Task prompt
Output every entry exactly, without any pictures.

[Stored data]
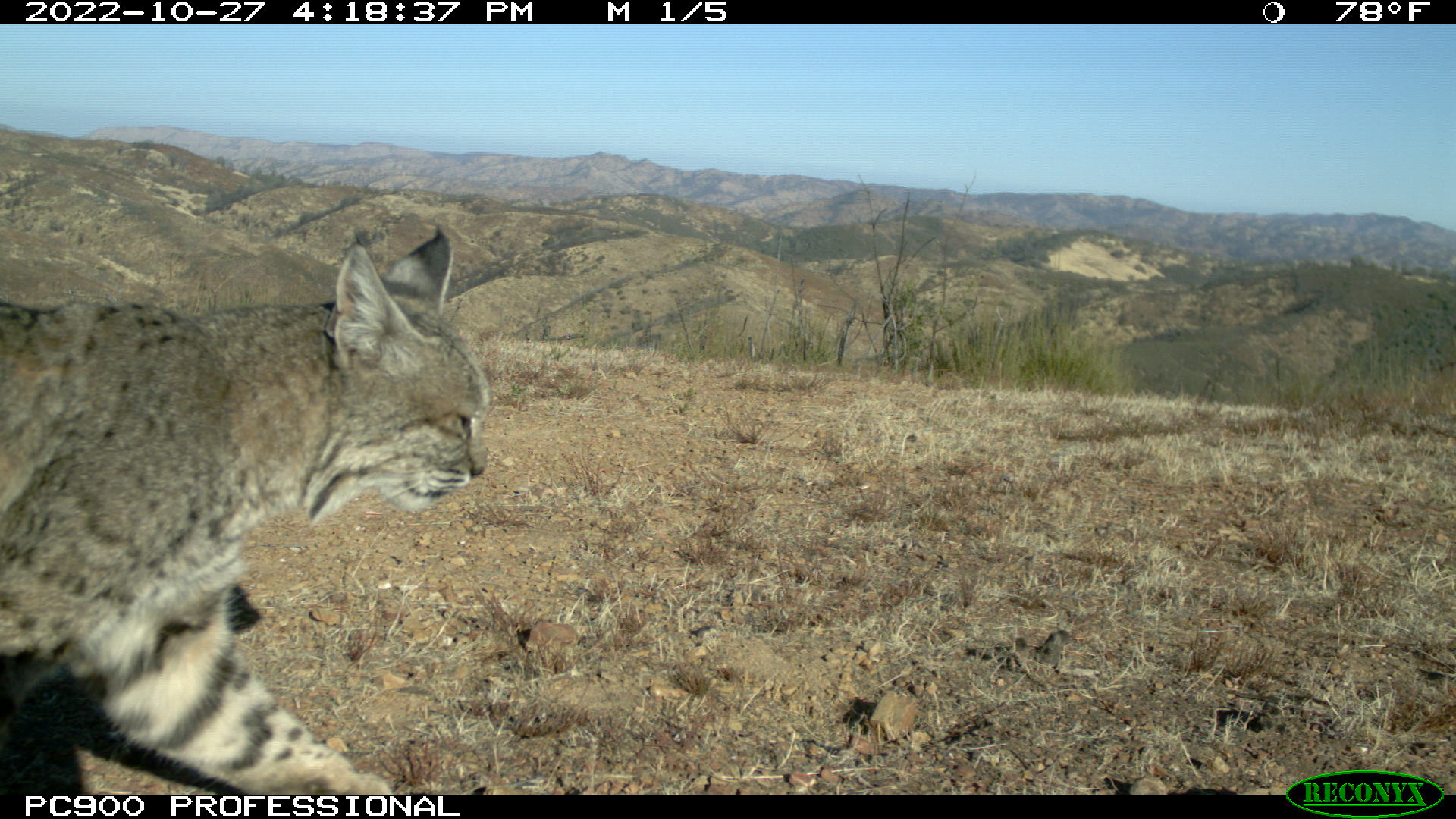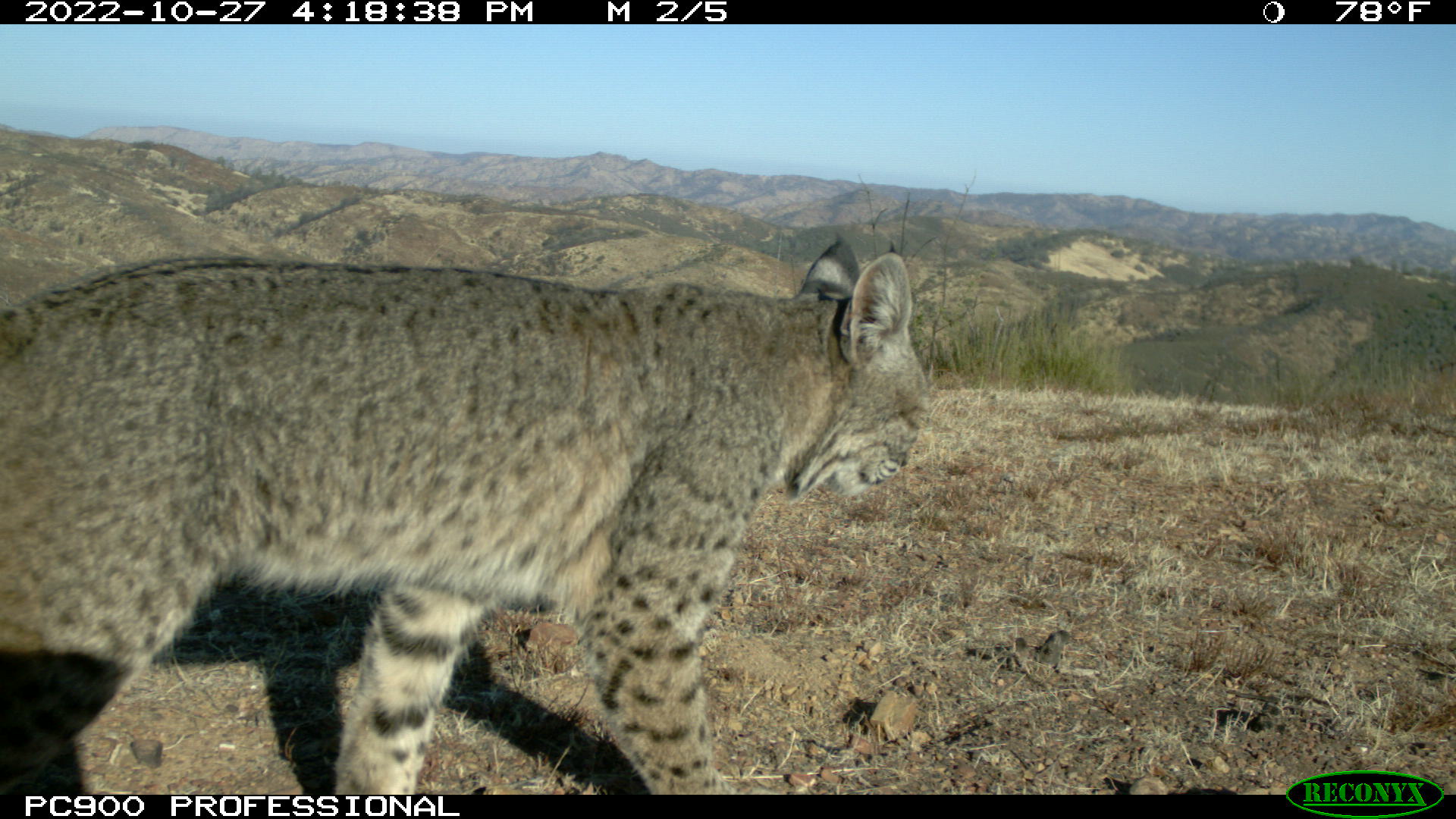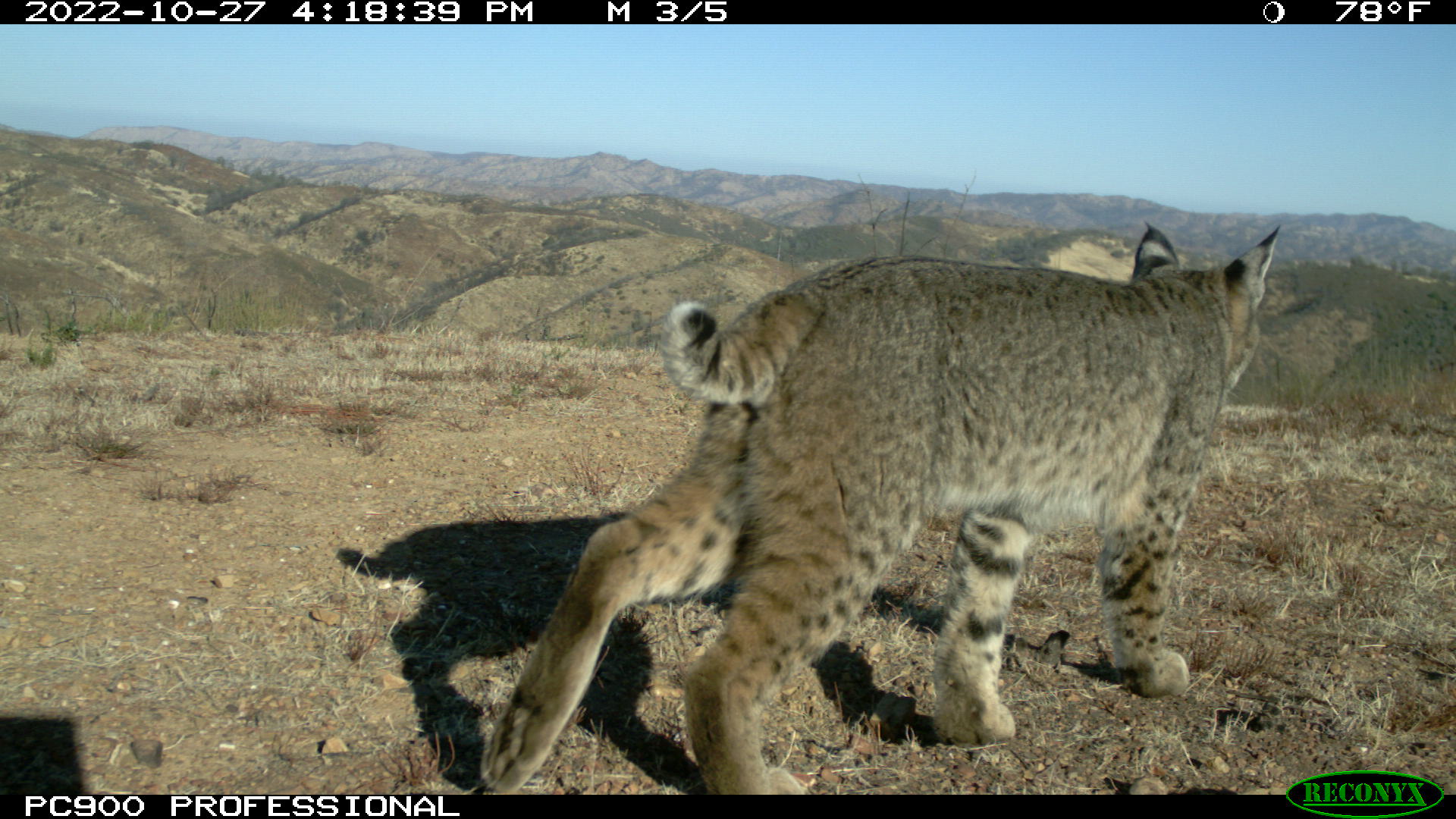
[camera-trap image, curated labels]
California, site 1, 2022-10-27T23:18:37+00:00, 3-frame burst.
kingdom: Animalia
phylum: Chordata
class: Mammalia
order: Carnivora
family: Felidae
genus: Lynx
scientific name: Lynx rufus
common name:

Solution below
[camera-trap image, curated labels]
California, site 1, 2022-10-27T23:18:37+00:00, 3-frame burst.
kingdom: Animalia
phylum: Chordata
class: Mammalia
order: Carnivora
family: Felidae
genus: Lynx
scientific name: Lynx rufus
common name:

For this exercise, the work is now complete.